▶ Exercise task
Give every line of the data again, unchanged, but with no pictures.

▶ Excerpts of spatial question data
--- BEGIN ---

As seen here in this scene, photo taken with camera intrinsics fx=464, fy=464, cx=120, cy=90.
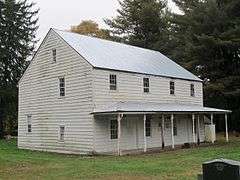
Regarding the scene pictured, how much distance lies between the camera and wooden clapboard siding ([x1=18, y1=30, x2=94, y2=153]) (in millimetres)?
30734

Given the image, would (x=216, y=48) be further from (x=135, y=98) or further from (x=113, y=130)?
(x=113, y=130)

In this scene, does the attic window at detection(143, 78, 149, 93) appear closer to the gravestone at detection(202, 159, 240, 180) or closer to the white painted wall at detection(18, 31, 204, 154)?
the white painted wall at detection(18, 31, 204, 154)

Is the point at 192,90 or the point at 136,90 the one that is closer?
the point at 136,90

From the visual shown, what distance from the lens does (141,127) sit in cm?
3400

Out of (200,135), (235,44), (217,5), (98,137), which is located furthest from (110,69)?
(217,5)

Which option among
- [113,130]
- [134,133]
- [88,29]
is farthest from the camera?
[88,29]

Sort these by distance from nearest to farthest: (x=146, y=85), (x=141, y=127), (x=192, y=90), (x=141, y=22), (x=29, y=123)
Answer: (x=141, y=127) → (x=146, y=85) → (x=29, y=123) → (x=192, y=90) → (x=141, y=22)

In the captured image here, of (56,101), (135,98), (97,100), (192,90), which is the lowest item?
(97,100)

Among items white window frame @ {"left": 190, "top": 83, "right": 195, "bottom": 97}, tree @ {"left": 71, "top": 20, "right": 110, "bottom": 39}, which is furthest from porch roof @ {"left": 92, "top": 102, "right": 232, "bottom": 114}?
tree @ {"left": 71, "top": 20, "right": 110, "bottom": 39}

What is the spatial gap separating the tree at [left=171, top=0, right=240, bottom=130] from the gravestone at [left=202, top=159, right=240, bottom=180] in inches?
1564

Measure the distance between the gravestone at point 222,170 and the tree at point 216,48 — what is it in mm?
39734

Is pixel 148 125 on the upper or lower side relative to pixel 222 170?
upper

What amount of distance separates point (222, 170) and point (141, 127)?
26.6 m

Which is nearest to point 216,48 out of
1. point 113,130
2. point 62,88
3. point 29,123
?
point 113,130
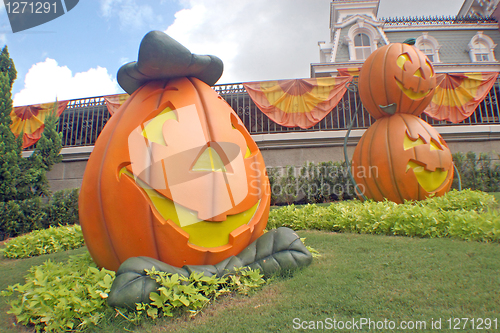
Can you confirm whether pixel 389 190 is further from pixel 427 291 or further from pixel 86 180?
A: pixel 86 180

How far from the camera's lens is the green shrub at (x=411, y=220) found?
330 cm

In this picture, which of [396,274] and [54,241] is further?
[54,241]

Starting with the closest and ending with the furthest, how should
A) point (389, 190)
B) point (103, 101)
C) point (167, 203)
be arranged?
point (167, 203)
point (389, 190)
point (103, 101)

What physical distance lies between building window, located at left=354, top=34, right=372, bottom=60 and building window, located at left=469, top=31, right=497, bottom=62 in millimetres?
7317

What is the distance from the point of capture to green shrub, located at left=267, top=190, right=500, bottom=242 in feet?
10.8

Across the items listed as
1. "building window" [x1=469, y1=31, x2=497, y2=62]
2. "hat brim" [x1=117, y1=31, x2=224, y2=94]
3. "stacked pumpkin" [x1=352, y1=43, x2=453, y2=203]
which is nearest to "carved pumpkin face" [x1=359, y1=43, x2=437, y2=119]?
"stacked pumpkin" [x1=352, y1=43, x2=453, y2=203]

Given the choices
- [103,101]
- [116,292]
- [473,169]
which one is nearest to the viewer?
[116,292]

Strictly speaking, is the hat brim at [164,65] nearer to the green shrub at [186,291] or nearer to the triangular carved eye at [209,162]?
the triangular carved eye at [209,162]

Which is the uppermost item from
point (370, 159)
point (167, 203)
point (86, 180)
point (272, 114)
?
point (272, 114)

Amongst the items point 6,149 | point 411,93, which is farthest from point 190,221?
point 6,149

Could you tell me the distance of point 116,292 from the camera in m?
1.83

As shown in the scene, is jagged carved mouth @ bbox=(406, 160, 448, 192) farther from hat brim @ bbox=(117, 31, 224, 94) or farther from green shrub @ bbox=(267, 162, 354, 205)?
hat brim @ bbox=(117, 31, 224, 94)

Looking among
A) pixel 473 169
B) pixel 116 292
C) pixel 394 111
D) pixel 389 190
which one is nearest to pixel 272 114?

--- END ---

▶ Answer for this exercise
As seen here in this scene, photo taken with camera intrinsics fx=464, fy=464, cx=120, cy=90.
Regarding the scene pictured, how much distance lies between the camera and wooden clapboard siding ([x1=18, y1=30, x2=94, y2=153]) (in millimetres)?
30734

Given the image, would (x=216, y=48) be further from (x=135, y=98) or further from (x=113, y=130)?
(x=113, y=130)

In this scene, does the attic window at detection(143, 78, 149, 93) appear closer to the gravestone at detection(202, 159, 240, 180) or closer to the white painted wall at detection(18, 31, 204, 154)?
the white painted wall at detection(18, 31, 204, 154)

Is the point at 192,90 or the point at 136,90 the one that is closer?
the point at 136,90

From the visual shown, what distance from the lens does (141,127) sit in cm?
3400

Out of (200,135), (235,44), (217,5), (98,137), which is located furthest from (110,69)?
(217,5)

Which option among
- [113,130]
- [134,133]
- [88,29]
is farthest from the camera?
[88,29]

Sort these by distance from nearest to farthest: (x=146, y=85), (x=141, y=127), (x=192, y=90), (x=141, y=22), (x=29, y=123)
Answer: (x=141, y=127) → (x=146, y=85) → (x=29, y=123) → (x=192, y=90) → (x=141, y=22)

In the captured image here, of (56,101), (135,98), (97,100), (192,90), which is the lowest item?
(97,100)

Among items white window frame @ {"left": 190, "top": 83, "right": 195, "bottom": 97}, tree @ {"left": 71, "top": 20, "right": 110, "bottom": 39}, which is furthest from porch roof @ {"left": 92, "top": 102, "right": 232, "bottom": 114}?
tree @ {"left": 71, "top": 20, "right": 110, "bottom": 39}

What is the spatial gap separating the tree at [left=171, top=0, right=240, bottom=130] from the gravestone at [left=202, top=159, right=240, bottom=180] in inches?
1564

Measure the distance between the gravestone at point 222,170 and the tree at point 216,48 — what is it in mm?
39734

Is pixel 148 125 on the upper or lower side relative to pixel 222 170?
upper

What amount of distance separates point (222, 170) and point (141, 127)?
26.6 m

Which is nearest to point 216,48 out of
1. point 113,130
2. point 62,88
3. point 29,123
?
point 113,130
Can you confirm whether pixel 389 190 is further from pixel 427 291 or further from pixel 86 180?
A: pixel 86 180

How far from the camera's lens is the green shrub at (x=411, y=220) found?
330 cm

In this picture, which of [396,274] and [54,241] is further?
[54,241]

Starting with the closest and ending with the furthest, how should
A) point (389, 190)
B) point (103, 101)
C) point (167, 203)
be arranged?
point (167, 203)
point (389, 190)
point (103, 101)

What physical distance lies between building window, located at left=354, top=34, right=372, bottom=60 and building window, located at left=469, top=31, right=497, bottom=62 in millimetres?
7317

What is the distance from the point of capture to green shrub, located at left=267, top=190, right=500, bottom=242 in feet?
10.8

Across the items listed as
1. "building window" [x1=469, y1=31, x2=497, y2=62]
2. "hat brim" [x1=117, y1=31, x2=224, y2=94]
3. "stacked pumpkin" [x1=352, y1=43, x2=453, y2=203]
which is nearest to "carved pumpkin face" [x1=359, y1=43, x2=437, y2=119]?
"stacked pumpkin" [x1=352, y1=43, x2=453, y2=203]

Given the choices
- [103,101]
- [116,292]
- [473,169]
which one is nearest to the viewer?
[116,292]

Strictly speaking, is the hat brim at [164,65] nearer to the green shrub at [186,291] or nearer to the triangular carved eye at [209,162]?
the triangular carved eye at [209,162]

Which is the uppermost item from
point (370, 159)
point (167, 203)
point (86, 180)
point (272, 114)
?
point (272, 114)

Amongst the items point 6,149 | point 411,93, which is farthest from point 190,221?
point 6,149

Could you tell me the distance of point 116,292 from the camera in m?
1.83

As shown in the scene, is jagged carved mouth @ bbox=(406, 160, 448, 192) farther from hat brim @ bbox=(117, 31, 224, 94) or farther from green shrub @ bbox=(267, 162, 354, 205)?
hat brim @ bbox=(117, 31, 224, 94)

Looking among
A) pixel 473 169
B) pixel 116 292
C) pixel 394 111
D) pixel 389 190
which one is nearest to pixel 272 114?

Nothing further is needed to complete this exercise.